For more than a century, newspapers have been keen to tell us that "the Ripper" preyed on prostitutes. Not only is this untrue, as historian Hallie Rubenhold has discovered, it has prevented the real stories of these fascinating women from being told. Now, in this devastating narrative of five lives, Rubenhold finally sets the record straight, revealing a world not just of Dickens and Queen Victoria, but of poverty, homelessness and rampant misogyny. They died because they were in the wrong place at the wrong time
—but their greatest misfortune was to be born a woman.
This is an eye opening and revelatory history of the real lives of the women killed by the infamous murderer, Jack the Ripper. This is a wonderful book and an enlightening one. - Goodreads Reviewer
It is very clear that Rubenhold has done her research for this book, and she masterfully keeps a fine balance between telling the story of each of the five women's lives, and the pure, solid research and creating the atmosphere of what life would have been like at that particular time.

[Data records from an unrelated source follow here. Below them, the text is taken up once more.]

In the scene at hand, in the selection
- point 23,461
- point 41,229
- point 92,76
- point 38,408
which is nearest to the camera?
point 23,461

The focus until now has really been on the killer himself and the poor women have never been given a voice. But here Hallie Rubenhold does just that - she gives these women their voices back. - Goodreads Reviewer
The research involved in this astonishing book is incredible, all the woman are made human, sentient beings who you love and want to reach back into history and give a helping hand to. wives, mothers, daughters, that fate dealt a terrible and grisly deal. - Amazon Reviewer
About the Author
Hallie Rubenhold is a social historian whose expertise lies in rediscovering the stories of previously unknown women and episodes in history. The Five is the first full-length biography of the victims of Jack the Ripper to be published since 1888. By drawing upon a wealth of previously unseen archival material and adding a much-needed historical context to the victims’ lives, The Five promises to change the narrative of these murders forever.